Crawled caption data
Segment Open

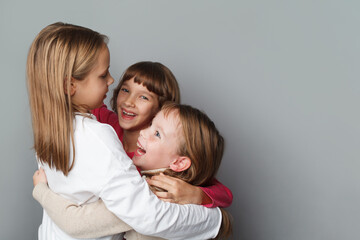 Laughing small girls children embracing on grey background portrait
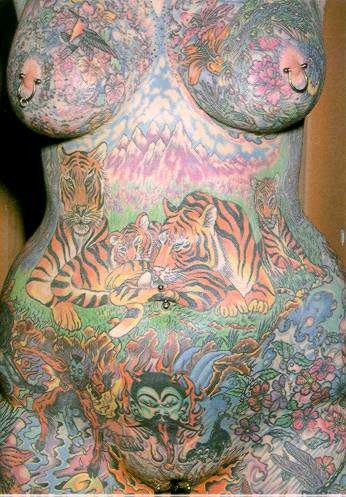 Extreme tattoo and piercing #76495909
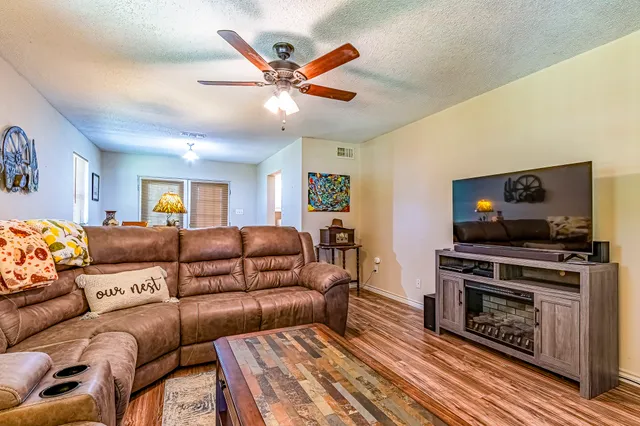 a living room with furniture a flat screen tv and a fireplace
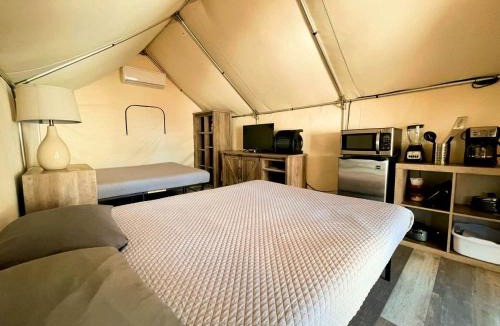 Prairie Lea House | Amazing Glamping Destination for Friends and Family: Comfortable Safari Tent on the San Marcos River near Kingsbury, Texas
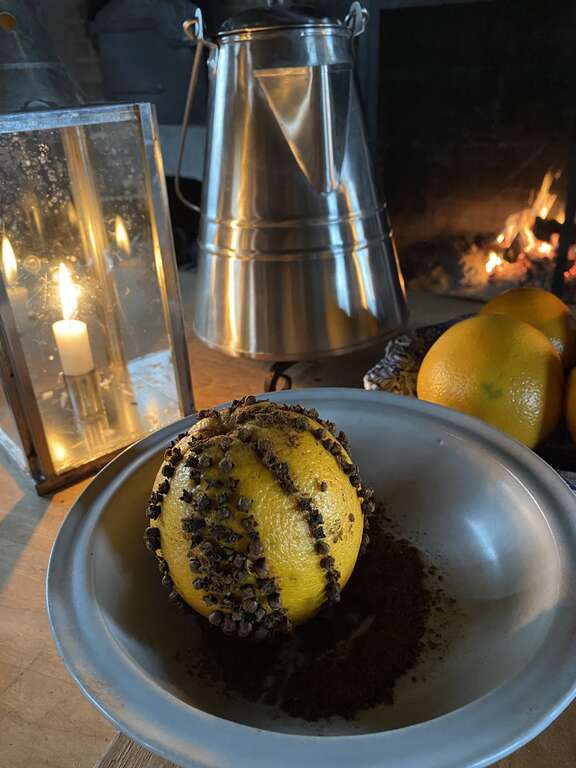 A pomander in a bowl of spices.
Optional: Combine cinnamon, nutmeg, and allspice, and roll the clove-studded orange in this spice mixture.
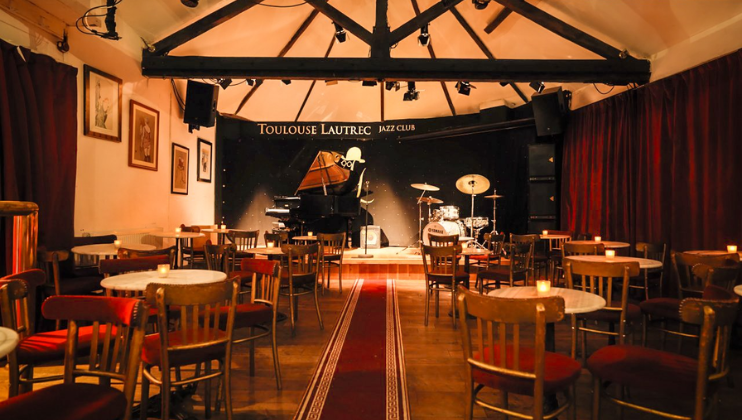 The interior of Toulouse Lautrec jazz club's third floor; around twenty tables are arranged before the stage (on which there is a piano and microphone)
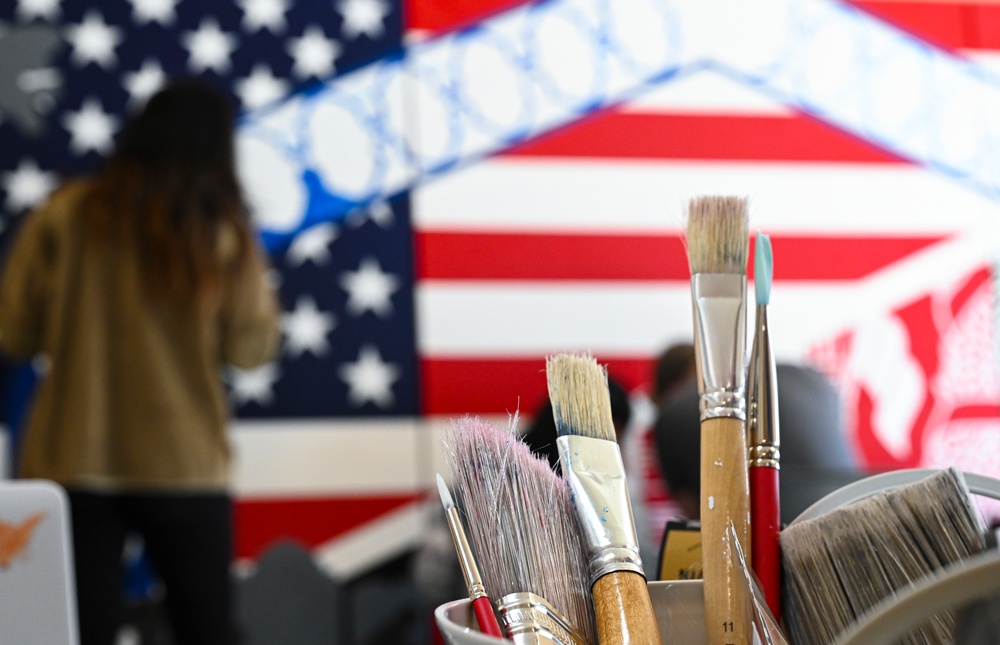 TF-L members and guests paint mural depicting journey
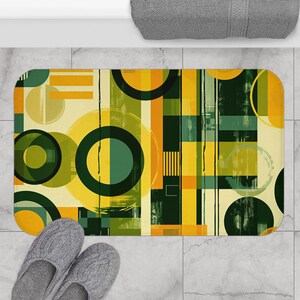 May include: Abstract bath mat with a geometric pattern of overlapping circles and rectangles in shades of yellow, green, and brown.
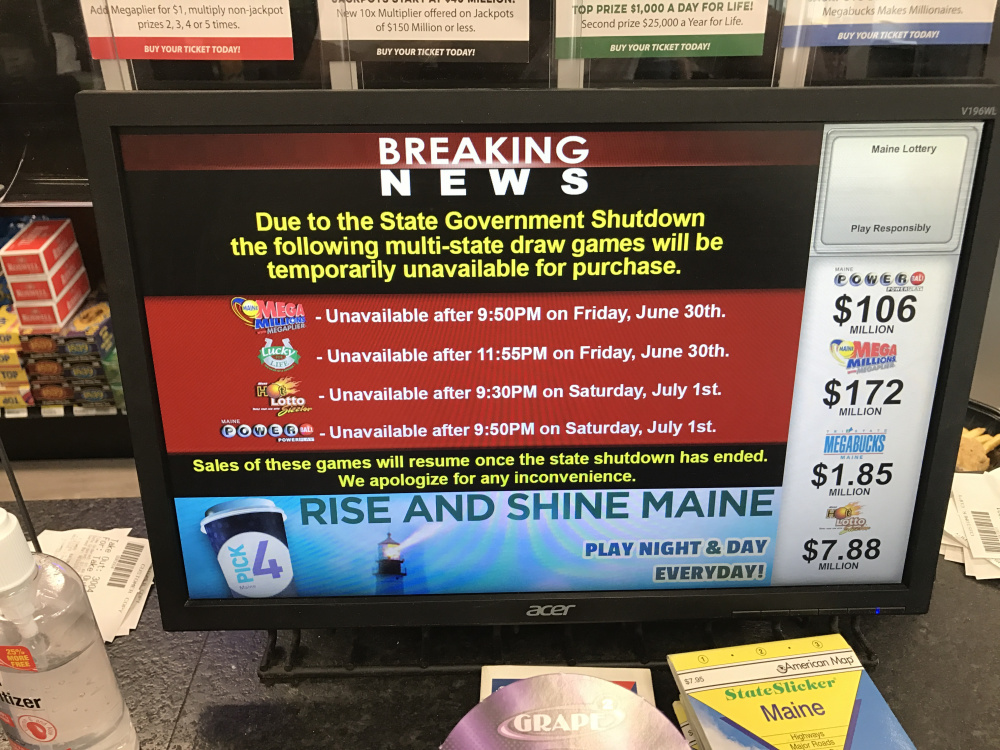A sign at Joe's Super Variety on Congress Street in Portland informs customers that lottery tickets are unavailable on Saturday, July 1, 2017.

Segment Closed

__EXERCISE REQUIREMENTS__.
"A pomander in a bowl of spices." marks the last line to keep. Retype every line from the start of the entries through that one, exactly, and drop the pictures.

__WRITTEN SOLUTION__.
 Laughing small girls children embracing on grey background portrait
 Extreme tattoo and piercing #76495909
 a living room with furniture a flat screen tv and a fireplace
 Prairie Lea House | Amazing Glamping Destination for Friends and Family: Comfortable Safari Tent on the San Marcos River near Kingsbury, Texas
 A pomander in a bowl of spices.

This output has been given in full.